Déjà passé minuit, x/o montait sur scène pour présenter des morceaux de son excellent album Chaos Butterfly. Cette musique pesante, tout en contraste grâce à un chant rêveur, réinvestissait de nombreux repères musicaux connus. De l’IDM au métal, du dream pop au breakbeat; l’artiste de Vancouver performait de manière convaincante. On regrettait malheureusement une interprétation vocale un peu trop timide, laquelle ne perçait pas dans l’équilibre sonore. Problème technique ou manque d’assurance? Quoi qu’il en soit, la voix n’a pas eu un traitement qui rendait pleinement justice aux compositions, bémol qui s’est quelque peu corrigé vers la fin. Néanmoins, x/o a su captiver son auditoire sans problème, créant une atmosphère sombre augmentée d’un éclairage stroboscopique bleuté et de projections hypnotisantes. On pouvait apprécier des envolées noise presque shoegaze illustrées par des personnages dessinés à la japonaise. En somme, x/o a fait vivre un moment de catharsis aussi lourd qu’apaisant, avec une montée d’intensité bien contrôlée d’une pièce à l’autre.

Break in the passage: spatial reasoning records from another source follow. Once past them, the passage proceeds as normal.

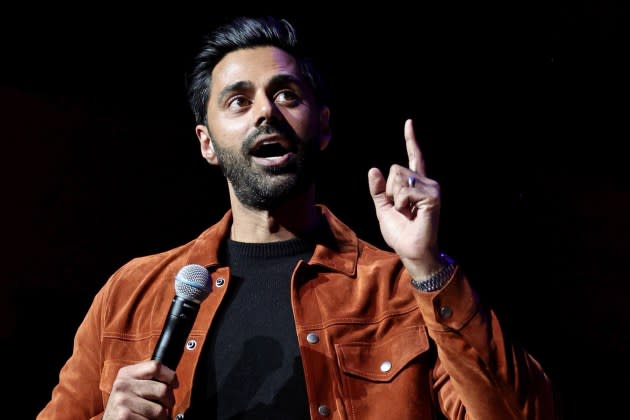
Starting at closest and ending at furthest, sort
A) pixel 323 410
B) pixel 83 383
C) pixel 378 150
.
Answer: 1. pixel 323 410
2. pixel 83 383
3. pixel 378 150

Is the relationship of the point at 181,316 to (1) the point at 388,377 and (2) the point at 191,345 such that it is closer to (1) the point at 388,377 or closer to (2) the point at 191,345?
(2) the point at 191,345

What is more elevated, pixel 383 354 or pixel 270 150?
pixel 270 150

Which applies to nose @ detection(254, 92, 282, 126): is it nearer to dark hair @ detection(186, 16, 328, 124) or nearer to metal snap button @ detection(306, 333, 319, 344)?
dark hair @ detection(186, 16, 328, 124)

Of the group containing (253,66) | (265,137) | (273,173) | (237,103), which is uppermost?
(253,66)

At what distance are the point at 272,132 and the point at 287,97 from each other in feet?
0.49

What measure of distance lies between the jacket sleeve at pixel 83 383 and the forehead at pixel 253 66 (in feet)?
2.46

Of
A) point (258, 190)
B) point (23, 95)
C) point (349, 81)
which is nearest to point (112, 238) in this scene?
point (23, 95)

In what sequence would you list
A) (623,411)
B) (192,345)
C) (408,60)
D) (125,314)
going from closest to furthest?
1. (192,345)
2. (125,314)
3. (623,411)
4. (408,60)

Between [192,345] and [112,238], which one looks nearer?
[192,345]

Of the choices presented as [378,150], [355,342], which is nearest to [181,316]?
[355,342]

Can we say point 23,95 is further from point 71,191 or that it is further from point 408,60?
point 408,60

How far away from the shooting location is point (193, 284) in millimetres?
1435

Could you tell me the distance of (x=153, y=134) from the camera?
2609mm

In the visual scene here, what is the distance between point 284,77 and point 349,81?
675 millimetres
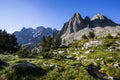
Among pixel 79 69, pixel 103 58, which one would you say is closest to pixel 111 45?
pixel 103 58

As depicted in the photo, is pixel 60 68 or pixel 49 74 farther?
pixel 60 68

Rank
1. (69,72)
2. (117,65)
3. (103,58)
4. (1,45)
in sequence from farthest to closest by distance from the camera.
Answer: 1. (1,45)
2. (103,58)
3. (117,65)
4. (69,72)

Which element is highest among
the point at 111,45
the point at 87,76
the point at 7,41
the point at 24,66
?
the point at 7,41

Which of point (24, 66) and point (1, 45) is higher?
point (1, 45)

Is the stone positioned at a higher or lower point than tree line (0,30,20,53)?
lower

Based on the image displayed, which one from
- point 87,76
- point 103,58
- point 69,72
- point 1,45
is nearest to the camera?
point 87,76

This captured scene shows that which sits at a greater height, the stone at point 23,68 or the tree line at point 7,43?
the tree line at point 7,43

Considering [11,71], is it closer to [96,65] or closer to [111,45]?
[96,65]

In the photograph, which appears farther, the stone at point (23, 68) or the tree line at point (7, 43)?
the tree line at point (7, 43)

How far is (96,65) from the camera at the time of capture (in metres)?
45.3

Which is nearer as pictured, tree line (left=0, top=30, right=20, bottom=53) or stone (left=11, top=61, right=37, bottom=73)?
stone (left=11, top=61, right=37, bottom=73)

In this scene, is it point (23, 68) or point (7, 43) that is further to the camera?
point (7, 43)

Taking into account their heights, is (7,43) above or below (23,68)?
above

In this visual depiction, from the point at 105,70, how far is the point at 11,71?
65.0 feet
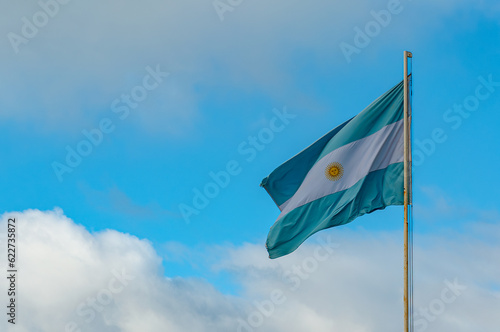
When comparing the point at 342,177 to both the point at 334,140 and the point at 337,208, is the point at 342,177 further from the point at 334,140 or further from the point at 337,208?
the point at 334,140

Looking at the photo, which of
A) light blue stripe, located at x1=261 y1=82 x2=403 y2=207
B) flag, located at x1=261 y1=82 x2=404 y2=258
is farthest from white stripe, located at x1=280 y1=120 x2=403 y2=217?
light blue stripe, located at x1=261 y1=82 x2=403 y2=207

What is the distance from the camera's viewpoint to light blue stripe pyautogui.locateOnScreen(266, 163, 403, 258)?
27234 millimetres

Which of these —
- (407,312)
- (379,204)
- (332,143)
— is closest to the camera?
(407,312)

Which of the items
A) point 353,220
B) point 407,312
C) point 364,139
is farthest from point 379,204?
point 407,312

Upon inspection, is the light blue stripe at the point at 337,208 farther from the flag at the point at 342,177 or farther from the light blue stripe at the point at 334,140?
the light blue stripe at the point at 334,140

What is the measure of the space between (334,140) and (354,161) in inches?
57.6

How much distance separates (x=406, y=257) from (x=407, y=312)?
6.48 ft

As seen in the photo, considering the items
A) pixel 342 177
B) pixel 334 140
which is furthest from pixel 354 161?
pixel 334 140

// Frédérique Ménard-Aubin

D’emblée, Kyoka proposait une musique presque entièrement inharmonique, axée sur la plénitude de ses échantillons sonores et l’insistance de ses rythmes. Le début de la performance n’était pratiquement coloré que par les projections somme toute très cubistes de BunBun et Alex Vlair. Pourtant, dans un moment d’apesanteur soudain, toute trace de rythme s’est estompée pour laisser place à un long passage atmosphérique et harmonique. Il s’agissait là d’un réel vent de fraîcheur, dans une soirée où la pulsation continue était reine. Une musique rythmée, mais plus nuancée et avec de nouveaux éléments mélodique, a ensuite émergé de cette accalmie, bouclant une séquence de variations euphorisantes.

Animistic Beliefs

// Nina-Gibelin Souchon

Que leur apparition sur scène soit programmée aux petites heures importait peu à Animistic Beliefs. Le duo a vraiment transformé la SAT en fête nocturne, enivrant le parterre d’une pulsation incessante et de sonorités psychédéliques empilées les unes sur les autres. Leur musique expérimentale est générée en temps réel par un travail de synthétiseurs modulaires qui ne fait pas dans la dentelle. Le son était dense, le son était fort, et les sifflements rugueux aigus prenaient d’assaut les sens tout autant que les basses fréquences tonitruantes. La musique du duo était parsemée de sonorités intrigantes, des échantillons aux élans vocaux déclamés comme une chanteuse punk s’époumonerait dans un porte-voix. Il est dit qu’Animistic Belief incorpore des influences sud-est asiatiques dans leur son, échantillonnant notamment de la poésie vietnamienne et du totobuang, carillon de gongs des îles Moluques en Indonésie. Ce n’est toutefois pas le genre de nuances qu’on aurait pu percevoir sur le vif tant le duo a cassé la baraque avec son spectacle. Une découverte qui donne envie d’aller écouter leur album MERDEKA (indépendance en indonésien).

Eƨƨe Ran

// Frédérique Ménard-Aubin

Voilà un autre cas où la tonalité était bien peu présente. Alternant une pulsation effrénée à des rythmes syncopés puissants, Eƨƨe Ran avait la tâche ingrate de clôturer une soirée haute en stimulations.  La formule de l’artiste aurait pu rester un peu drabe n’eut-ce été des nombreux écarts de conduite. Le montréalais n’hésitait pas à détourner son tapis rythmique en improvisant un passage bruitiste évoquant des sonorités de vocoder inintelligibles, ou en étirant ou compressant momentanément le tempo. Tout était dans le travail de texture. Autrement, la musique partageait cette froideur industrielle, commune à de nombreux artistes de la soirée, dans laquelle bruit blanc est davantage la norme que note de musique. De manière peut-être un peu aléatoire, les images pointillistes de structures moléculaires et de nébuleuses spatiales s’intercalaient avec des paysages désertiques et rocheux, le tout créant une atmosphère d’abandon presque nihiliste à la danse et aux décibels de trop. La soirée s’est finalement terminée sur un rallentando et un decrescendo vers le néant.